Meta’s chief AI scientist Yann LeCun is reportedly planning to depart to launch a startup focused on world models, according to the Financial Times. LeCun has told associates he will leave in the coming months and is already in early talks to raise funds for the new venture. The departure comes as CEO Mark Zuckerberg has overhauled Meta’s AI operations, pushing the company to accelerate product releases and reduce the emphasis on long-range research.
World models are hypothetical AI systems that would develop an internal understanding of the physical world by learning from video and spatial data, rather than relying primarily on text. Unlike current large language models that predict the next token in a sequence, world-model architectures would aim to simulate cause-and-effect, understand physics, and plan more like animals do. LeCun has suggested this architecture could take a decade to fully develop.

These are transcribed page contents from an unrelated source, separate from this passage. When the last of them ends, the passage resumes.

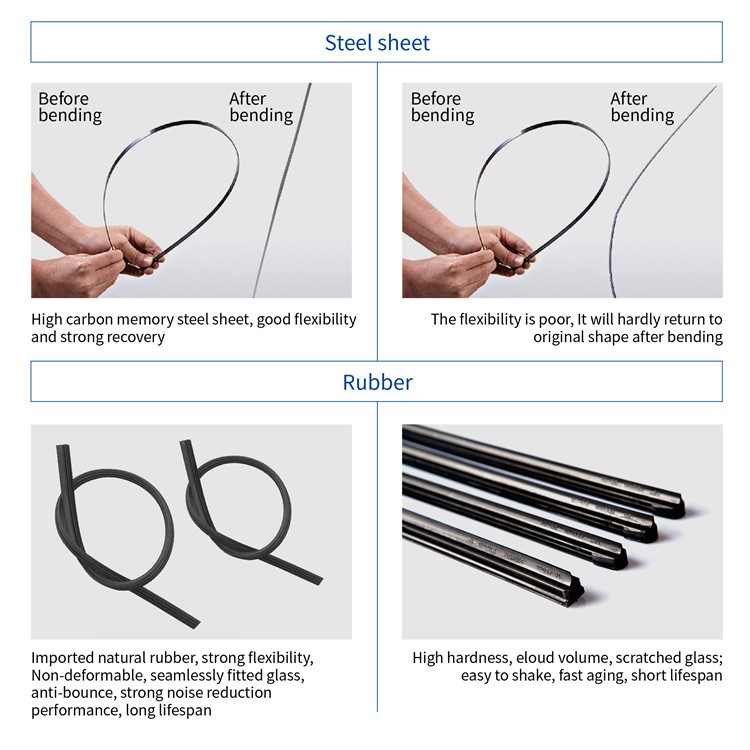 Steel sheet

Before bending

After bending

High carbon memory steel sheet, good flexibility and strong recovery

Before bending

After bending

The flexibility is poor, It will hardly return to original shape after bending

Rubber

Imported natural rubber, strong flexibility, Non-deformable, seamlessly fitted glass, anti-bounce, strong noise reduction performance, long lifespan

High hardness, eloud volume, scratched glass; easy to shake, fast aging, short lifespan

Within Meta, the move follows a year of leadership reshuffles and controversy around AI efforts, including the reception of Llama 4 and questions about the Meta AI chatbot’s performance and safety. LeCun has long championed a more research-focused, longer-horizon approach, sometimes clashing with a push toward rapid productization under Zuckerberg’s leadership.
LeCun’s anticipated exit underscores the ongoing tension in Meta’s AI strategy as the company navigates competition from OpenAI and Google and grapples with the challenge of turning research breakthroughs into scalable consumer products.
As he embarks on this new venture, LeCun’s move highlights a broader industry debate about world models and the future of AI reasoning, which some researchers argue could eventually lead to more capable, generalizable AI systems beyond pattern recognition alone.